▶ EXERCISE DESCRIPTION
Put every line of the listing below, from the line containing "Which is further off" down to the end of the listing, into a JSON list of strings with one string per line. Leave out blank lines.

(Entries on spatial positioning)

+ + +

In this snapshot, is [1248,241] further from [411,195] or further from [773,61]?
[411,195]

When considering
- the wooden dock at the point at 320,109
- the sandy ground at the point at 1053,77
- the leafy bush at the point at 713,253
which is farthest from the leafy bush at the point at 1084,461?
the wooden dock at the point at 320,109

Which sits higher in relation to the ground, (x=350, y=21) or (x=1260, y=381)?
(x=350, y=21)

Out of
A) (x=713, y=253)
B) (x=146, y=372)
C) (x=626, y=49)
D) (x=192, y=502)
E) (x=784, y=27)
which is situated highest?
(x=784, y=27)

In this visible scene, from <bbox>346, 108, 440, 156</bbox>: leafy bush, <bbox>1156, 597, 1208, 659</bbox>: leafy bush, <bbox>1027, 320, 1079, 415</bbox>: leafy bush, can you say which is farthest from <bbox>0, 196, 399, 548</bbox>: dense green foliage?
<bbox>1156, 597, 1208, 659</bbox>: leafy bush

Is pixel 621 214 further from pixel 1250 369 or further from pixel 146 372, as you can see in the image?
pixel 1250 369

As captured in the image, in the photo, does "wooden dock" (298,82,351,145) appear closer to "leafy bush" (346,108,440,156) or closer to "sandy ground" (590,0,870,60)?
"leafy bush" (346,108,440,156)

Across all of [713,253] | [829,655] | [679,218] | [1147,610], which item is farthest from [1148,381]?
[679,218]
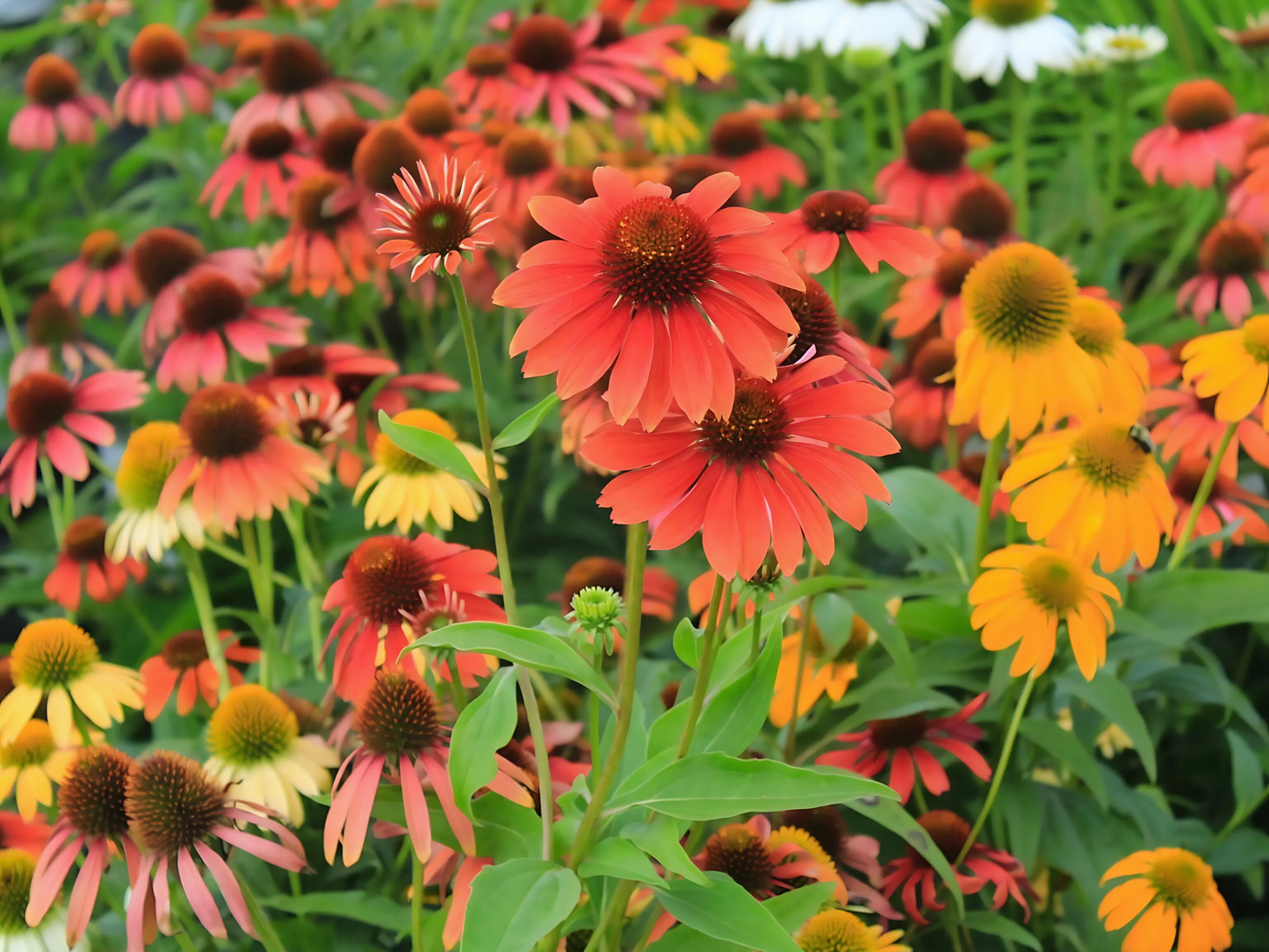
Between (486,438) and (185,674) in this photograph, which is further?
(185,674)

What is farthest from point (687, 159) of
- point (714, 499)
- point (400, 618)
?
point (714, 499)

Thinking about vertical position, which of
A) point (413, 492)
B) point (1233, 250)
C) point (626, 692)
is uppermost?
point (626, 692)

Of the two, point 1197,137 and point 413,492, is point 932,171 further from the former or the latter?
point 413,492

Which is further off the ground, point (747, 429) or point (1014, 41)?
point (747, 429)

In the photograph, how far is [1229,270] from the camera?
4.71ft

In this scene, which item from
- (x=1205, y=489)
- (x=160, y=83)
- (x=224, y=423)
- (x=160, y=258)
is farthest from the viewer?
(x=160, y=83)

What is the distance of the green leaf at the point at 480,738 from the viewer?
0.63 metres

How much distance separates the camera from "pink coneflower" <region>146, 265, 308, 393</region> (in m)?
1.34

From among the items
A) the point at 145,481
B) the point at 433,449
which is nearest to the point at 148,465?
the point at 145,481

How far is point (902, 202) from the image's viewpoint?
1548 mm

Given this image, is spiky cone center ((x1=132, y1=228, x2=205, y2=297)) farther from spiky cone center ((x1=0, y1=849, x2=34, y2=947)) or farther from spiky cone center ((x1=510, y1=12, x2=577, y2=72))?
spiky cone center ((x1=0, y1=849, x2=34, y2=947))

+ + +

▶ SOLUTION
[
  "Which is further off the ground, point (747, 429) or point (1014, 41)?",
  "point (747, 429)",
  "In the photograph, how far is [1229,270] from the camera?",
  "4.71ft",
  "In this scene, which item from",
  "- (x=1205, y=489)",
  "- (x=160, y=83)",
  "- (x=224, y=423)",
  "- (x=160, y=258)",
  "is farthest from the viewer?",
  "(x=160, y=83)",
  "What is the distance of the green leaf at the point at 480,738 from the viewer?",
  "0.63 metres",
  "How much distance separates the camera from \"pink coneflower\" <region>146, 265, 308, 393</region> (in m)?",
  "1.34",
  "From among the items",
  "A) the point at 145,481",
  "B) the point at 433,449",
  "which is nearest to the point at 148,465?",
  "the point at 145,481",
  "How far is point (902, 202) from the image's viewpoint?",
  "1548 mm",
  "Given this image, is spiky cone center ((x1=132, y1=228, x2=205, y2=297)) farther from spiky cone center ((x1=0, y1=849, x2=34, y2=947)) or farther from spiky cone center ((x1=510, y1=12, x2=577, y2=72))?",
  "spiky cone center ((x1=0, y1=849, x2=34, y2=947))"
]